Answer:
Because contrary to a century of myth and propaganda, Versailles didn't go far enough; in 1919, Germany was more powerful relative to its neighbors than 1914.
Economically; in 1918 Germany was starving but its industrial base remained intact. Unlike France, whose main industrial zone was the front line for four years, or Belgium, whose entire infrastructure was blown up by the retreating German army in 1918 (yet another reason for the lack of sympathy at Versailles).
The hyperinflation of 1922–1923 was largely manufactured by the Weimar government; it wiped out personal pensions, savings and investments but benefitted large companies by doing the same to their debts. This is one reason over 80% of the top 50 German companies in 2018 were founded in the 1840s or 1850s.

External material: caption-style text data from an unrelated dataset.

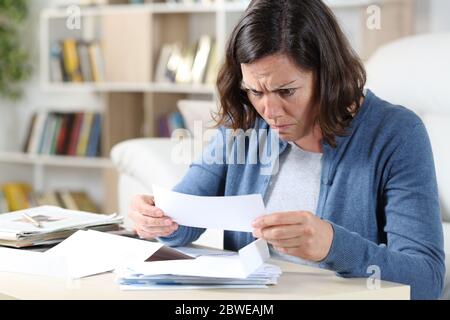 Confused adult woman looking at receipts sitting in the livingroom at home Stock Photo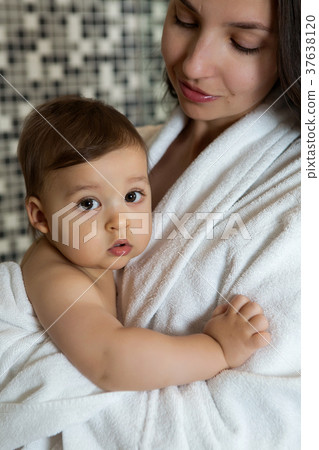 mother in a Bathrobe and with a child mother in a Bathrobe and with a child 37638120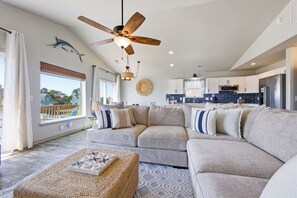 Un salon moderne avec un canapé d’angle, un ventilateur de plafond et une vue sur l’extérieur.
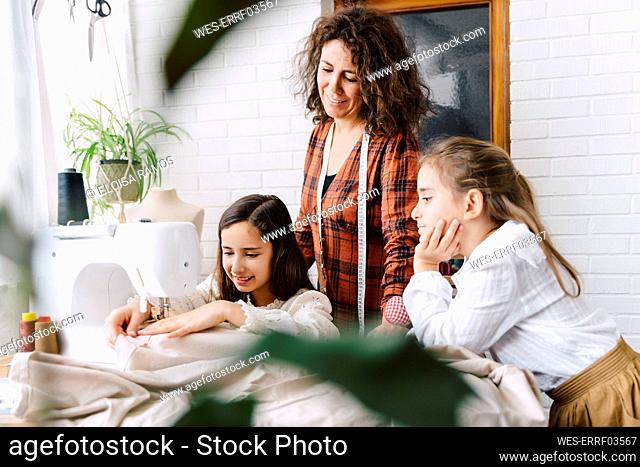 Mother and two daughters sewing at home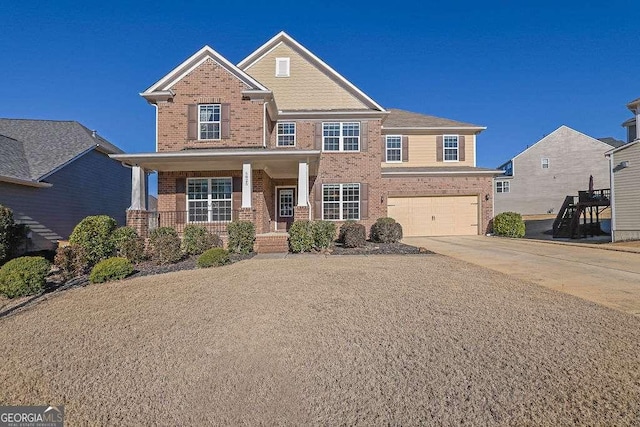 view of front of property featuring a porch and a garage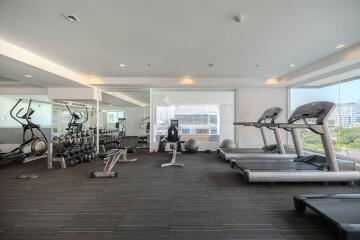 Modern gym facility in residential building with a variety of equipment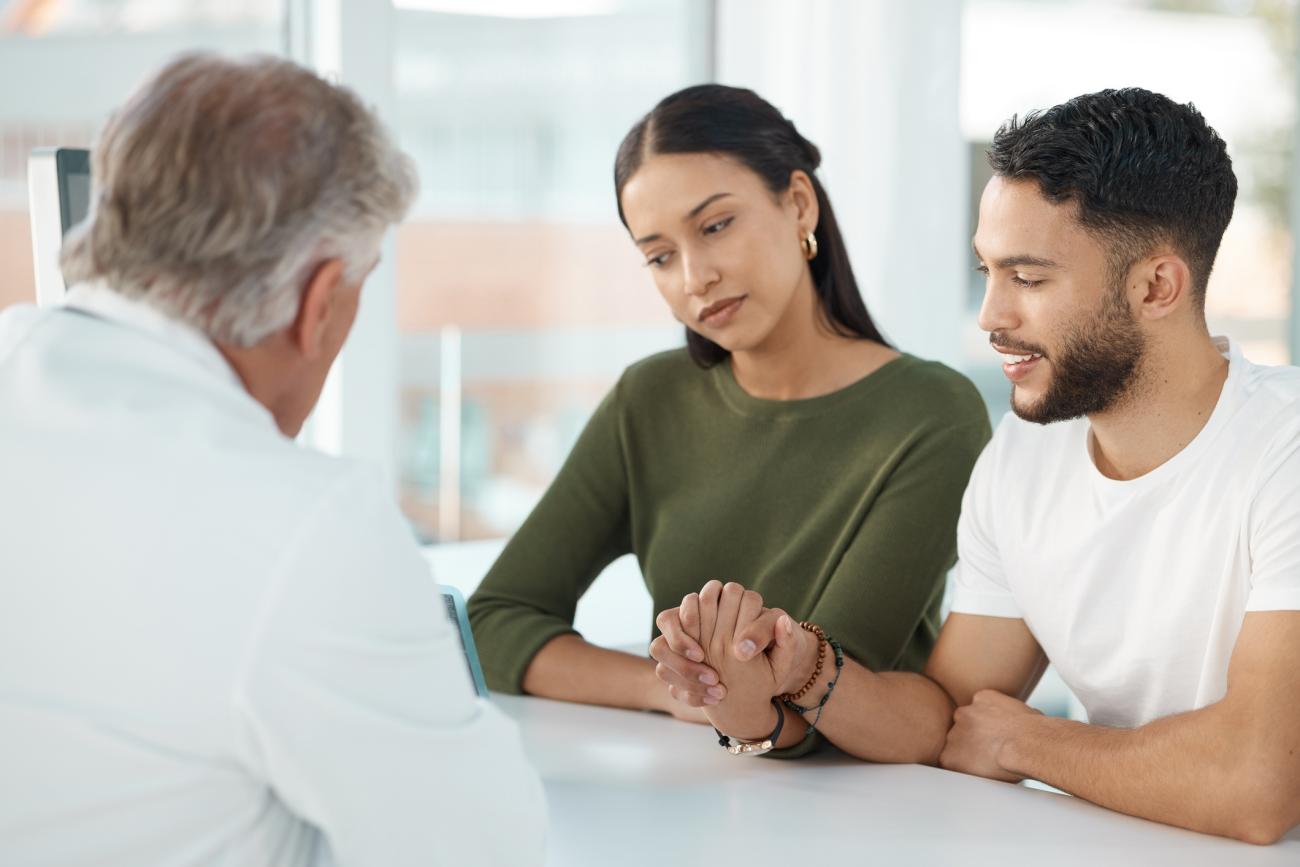  Shot of a young couple sitting with their genetic counselor and holding hands during a consultation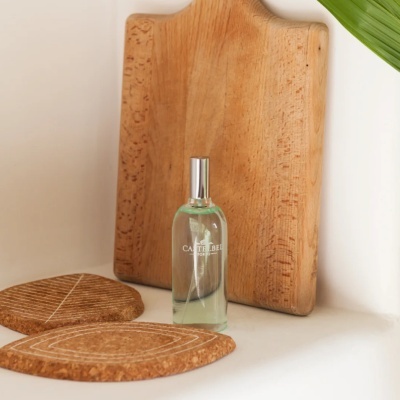 Frasco de vidro transparente com líquido e texto CASTELBEL PORTO, bases de cortiça e tábua de madeira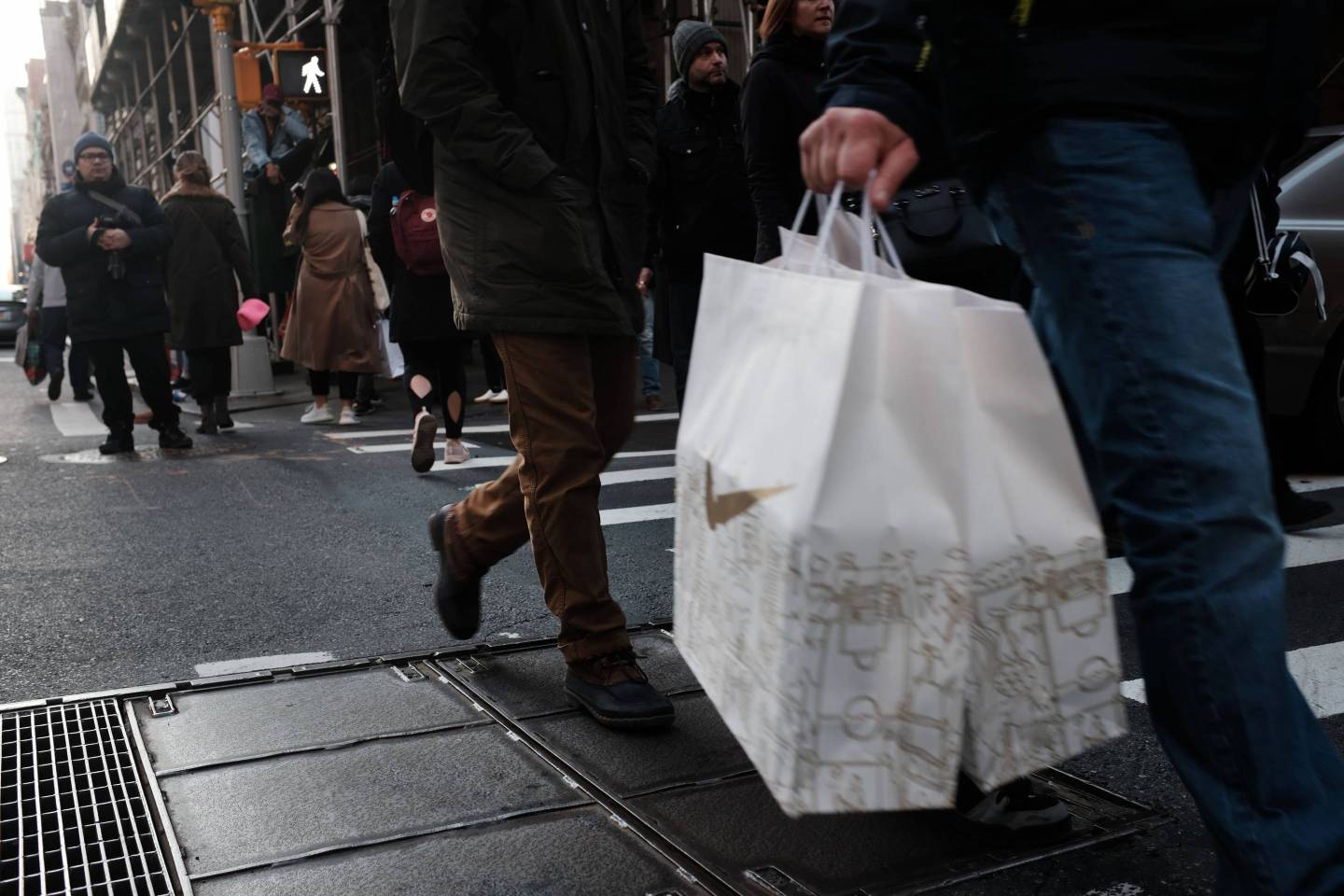 Last Minute Holiday Shoppers Hit The Stores in Manhattan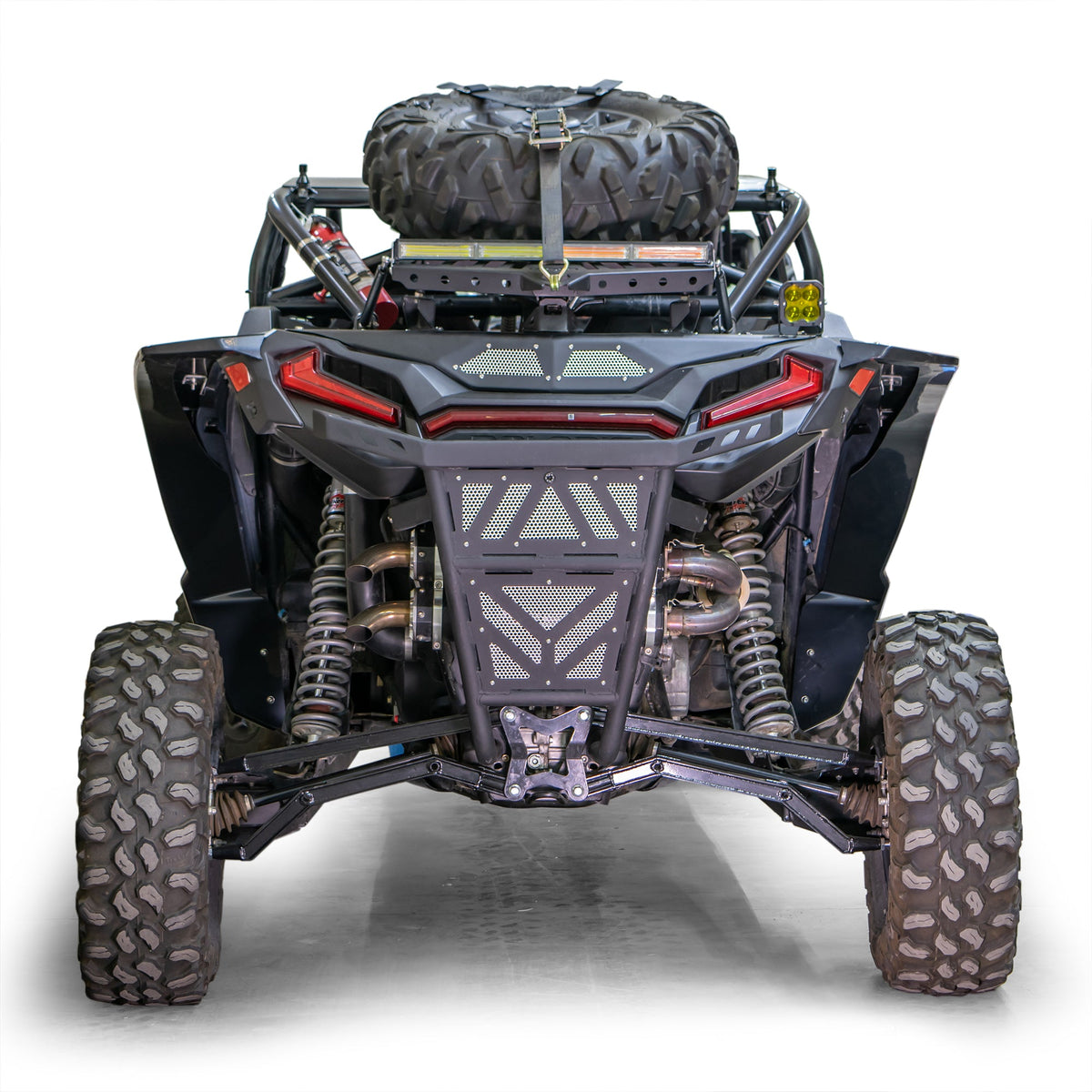 Rear view of DRT full-coverage ABS fenders installed on a Polaris RZR XP, showing rear tire coverage.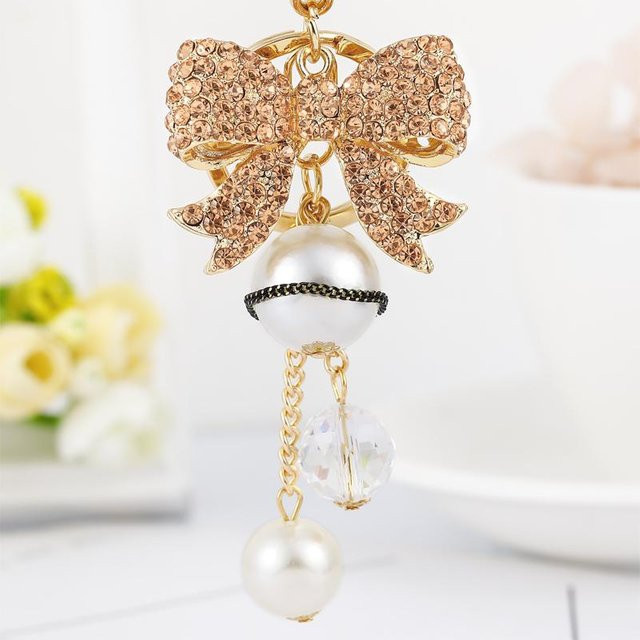 Easya Schlüsselanhänger, Schmetterlingsschleife, Glitzer, beige, Damen - Bild 1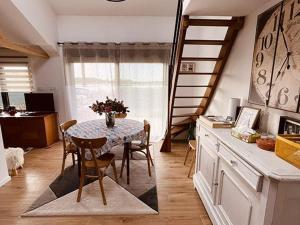 a dining room with a table and chairs in a kitchen at Maison au bord du lac pour 4 pers. + enfants, nature et tranquillité, animaux admis - FR-1-589-803 in Sanchey +27 photos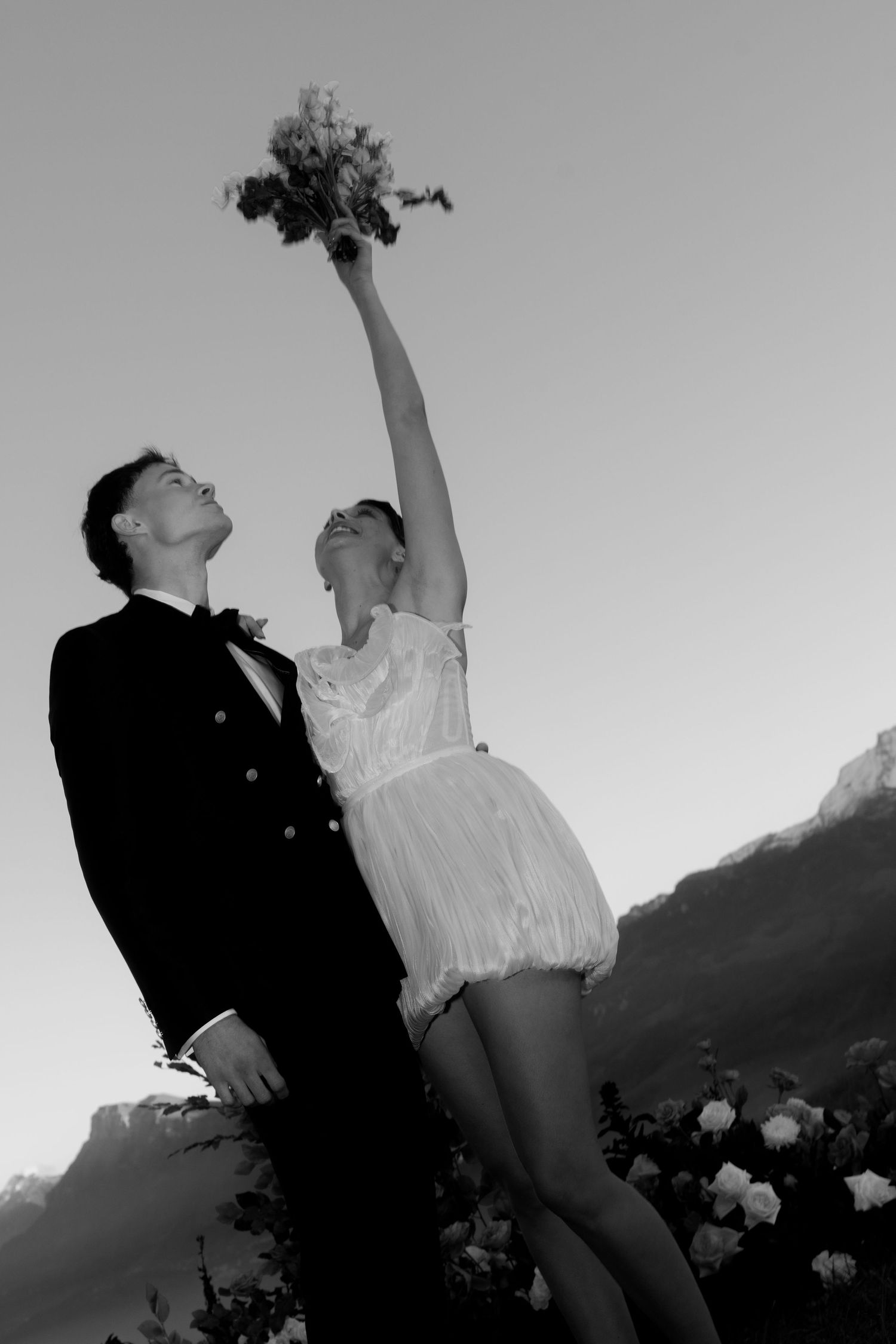 Black and white photo of a bride raising bouquet while groom looks up, mountains in background.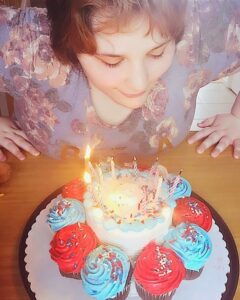 Woman blowing candles on a cake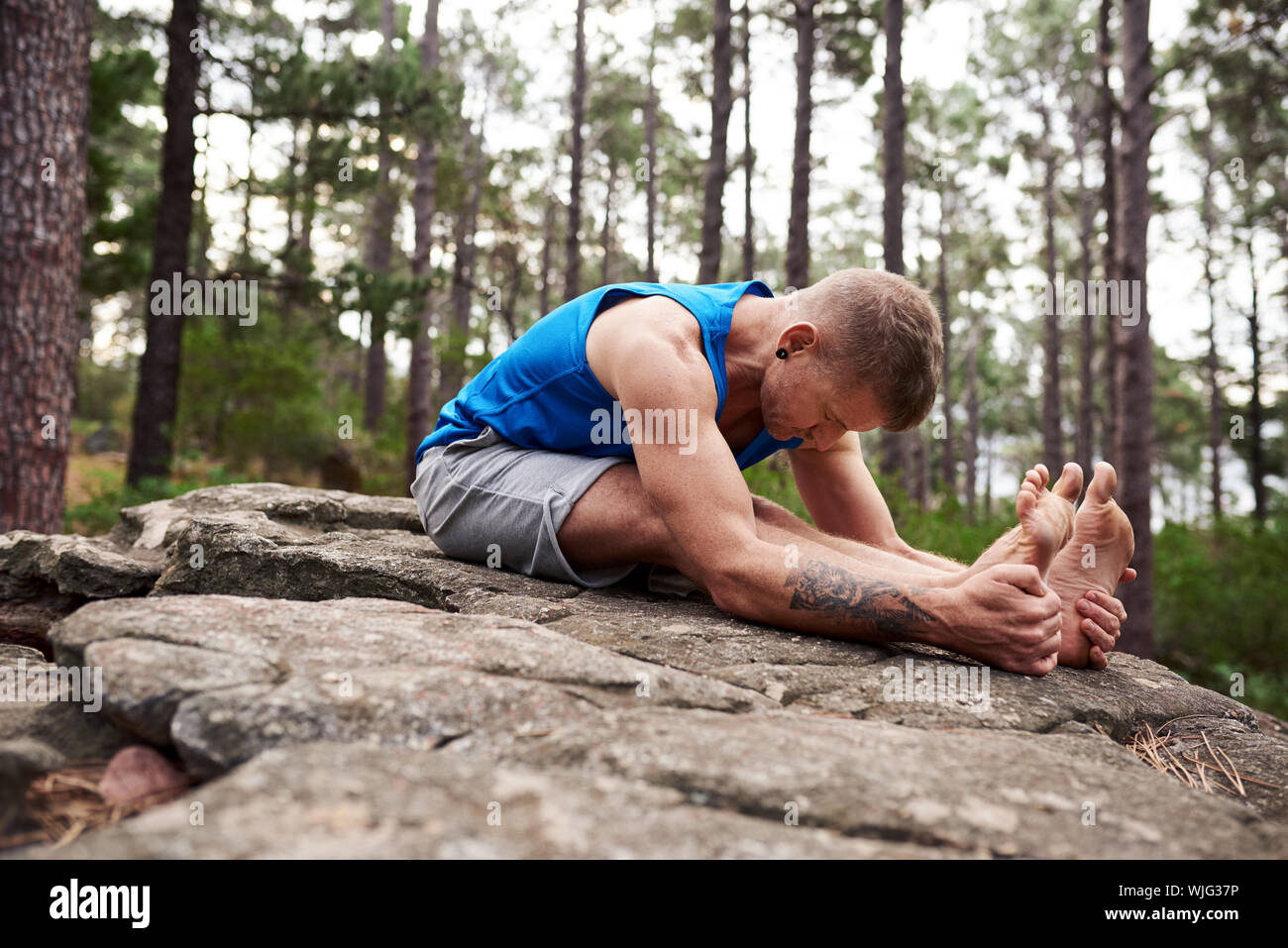 L'uomo facendo il tratto posteriore pongono in una foresta Foto Stock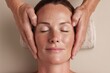 © Victoria - Caucasian mature female enjoying relaxing skincare treatment with facial massage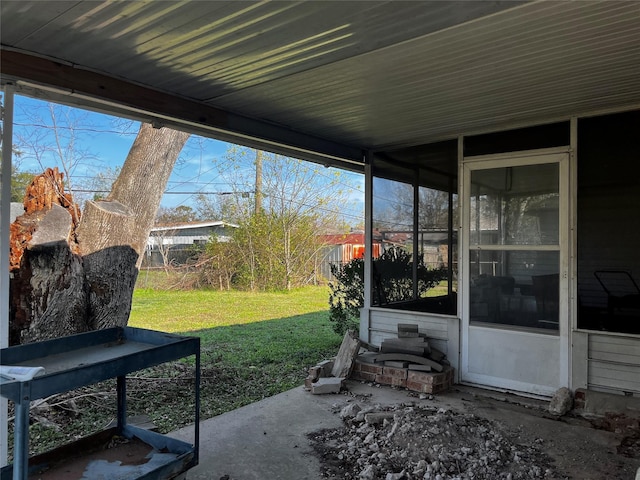 view of patio / terrace featuring a sunroom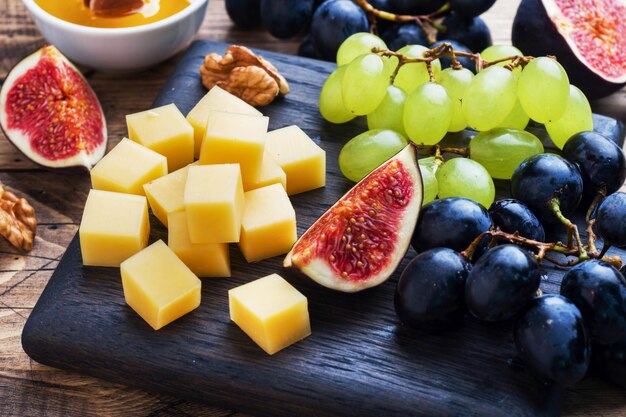 Cheese cubes, fresh fruit figs grapes Honey walnut on wooden chopping Board. Selective focus. Close up.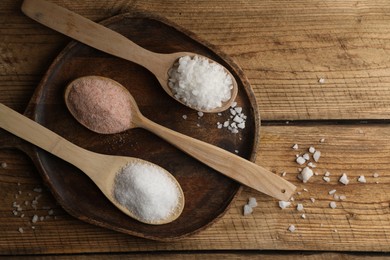 Photo of Different natural salt in spoons on wooden table, flat lay. Space for text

Politically; Thanks to Woodrow Wilson’s principle of ethnicity = nationality, Versailles surrounded a largely intact Germany with a host of weak satellite nations, cobbled together from groups that didn’t like each other very much (eg Slovaks and Czechs), with large resentful minorities (Sudetenland Germans, Ukrainians in Poland, Hungarians in Romania etc.) and indefensible borders.
Militarily; they found ways around the limitations on the Reichswehr. These included funding veterans associations, eg the SA, Stahlhelm, Reich banner Schwarz-rot-gold, but which also provided political parties with their own militia and thereby undermined the Republic.
They also signed secret agreements with Russia, for training and exercising aircraft, tanks and tactics but most importantly retained defensible boundaries (unlike their neighbors').
This meant the Allies weren’t going to make the same mistake in 1945. Weakening Germany was not simply a function of Stalin; even in 1990 (pre-German re-unification), then French President Francois Mitterrand said ‘I love Germany so much, I’m glad there are two of them.’ Thatcher made the same point but not nearly so elegantly.